TEXT:
====
# ~Try And Try Again~ A Racehorse RP~ Character List



## RacehorsesRock (Dec 16, 2017)

Daddy's Dollars, aka Cash, was the well loved daughter of Kentucky Derby winner California Chrome. Everyone expected greatness from her, but can she bounce back from an injury on the track in time to race American Pharoah in the 2015 Kentucky Derby?

~_*Positions~*_
American Pharoah (MUST BE RPING LIKE REAL LIFE PHAROAH!):

Cash's Best Friend:

Other Horses (Unlimited):

Other Kentucky Derby Contenders (Up to 12):

Jockeys (Must make a jockey for your horse):

~THE BARNS~
River's Edge Racing (home of Cash)

Thompson Family Racing

Pure Luck Farms

Ashford Stud (home of Pharoah)

STARTING AS THREE YEAR OLDS!
====
DATA EXTRACT:
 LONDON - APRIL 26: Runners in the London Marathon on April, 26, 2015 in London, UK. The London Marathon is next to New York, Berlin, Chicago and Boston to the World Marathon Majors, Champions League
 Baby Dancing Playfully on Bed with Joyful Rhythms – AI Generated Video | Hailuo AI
====
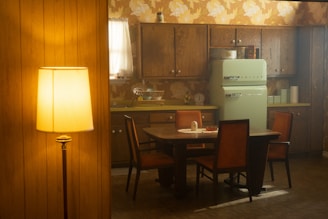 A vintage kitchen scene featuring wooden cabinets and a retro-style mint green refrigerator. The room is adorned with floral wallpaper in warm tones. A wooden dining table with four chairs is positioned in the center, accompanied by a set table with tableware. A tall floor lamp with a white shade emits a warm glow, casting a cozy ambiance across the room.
====
REQUIRED ACTION: Translate this sentence from the racehorse roleplay post into Spanish: "Daddy's Dollars, aka Cash, was the well loved daughter of Kentucky Derby winner California Chrome." Work only from the racehorse roleplay post; the records are not needed.

ANSWER SECTION: Daddy's Dollars, alias Cash, era la muy querida hija de California Chrome, ganador del Derby de Kentucky.